_YOUR ASSIGNMENT:_ Pictures in the records below must be left out. Return exactly the lines from the line with "Economic contribution of" to the line with "hcn in double", both included.

_DATASET EXTRACT:_

◆ ◆ ◆

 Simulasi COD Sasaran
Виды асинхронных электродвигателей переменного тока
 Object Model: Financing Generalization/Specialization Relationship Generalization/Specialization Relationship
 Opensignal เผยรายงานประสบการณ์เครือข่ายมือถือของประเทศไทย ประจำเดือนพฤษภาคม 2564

◆ ◆ ◆

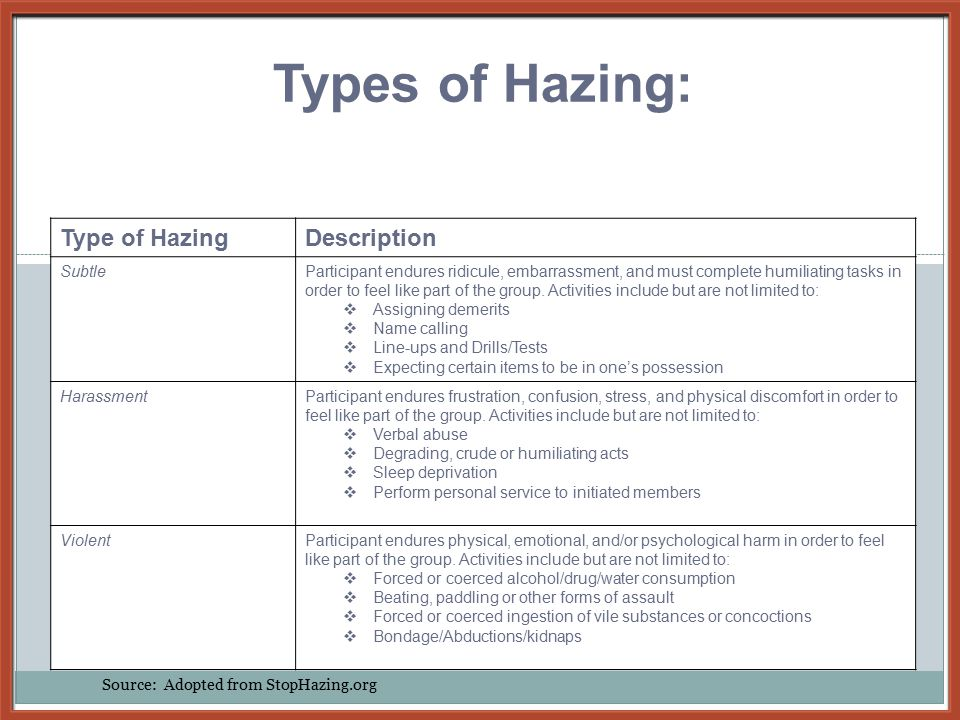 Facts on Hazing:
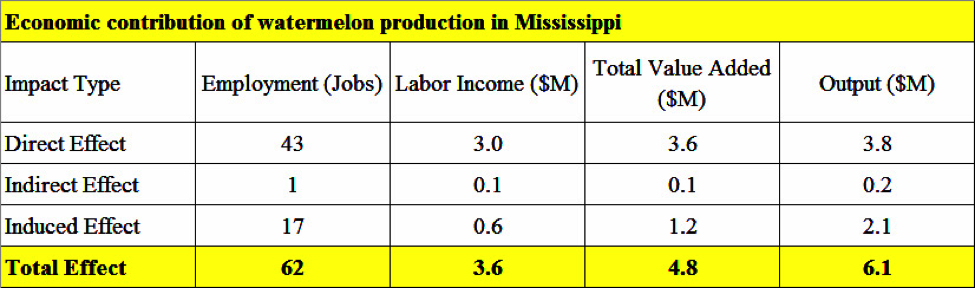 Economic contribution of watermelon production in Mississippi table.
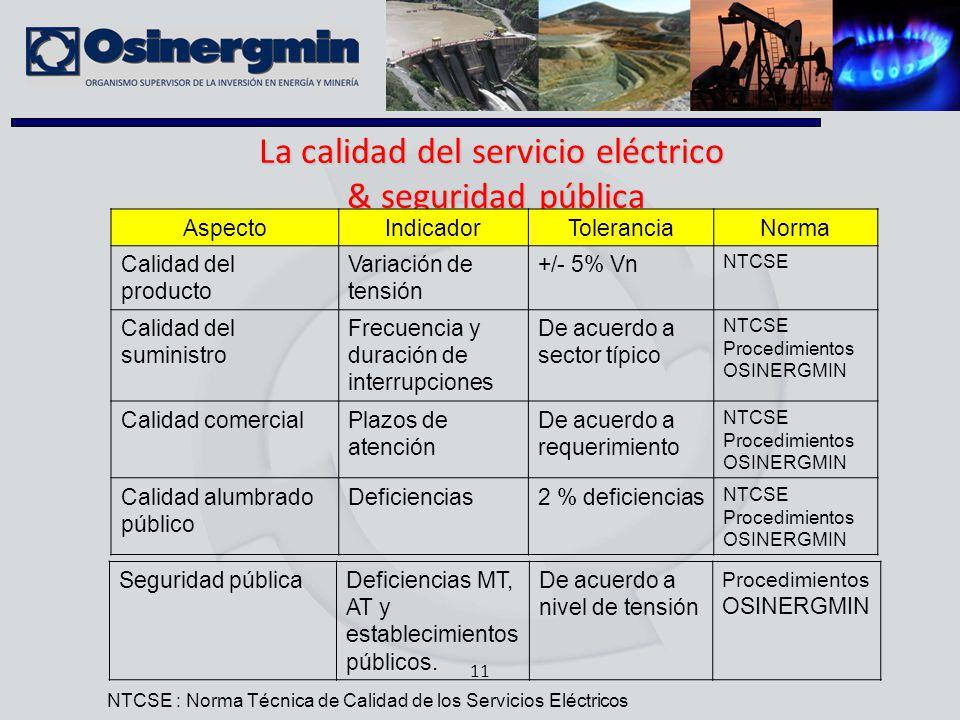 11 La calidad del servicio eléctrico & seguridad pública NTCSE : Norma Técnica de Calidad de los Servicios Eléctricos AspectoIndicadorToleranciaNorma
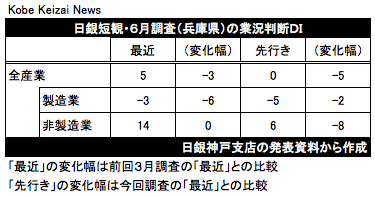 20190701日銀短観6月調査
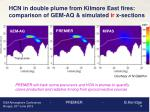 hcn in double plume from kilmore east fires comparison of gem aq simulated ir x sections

◆ ◆ ◆

_REPLY:_
 Economic contribution of watermelon production in Mississippi table.
 11 La calidad del servicio eléctrico & seguridad pública NTCSE : Norma Técnica de Calidad de los Servicios Eléctricos AspectoIndicadorToleranciaNorma
 20190701日銀短観6月調査
 hcn in double plume from kilmore east fires comparison of gem aq simulated ir x sections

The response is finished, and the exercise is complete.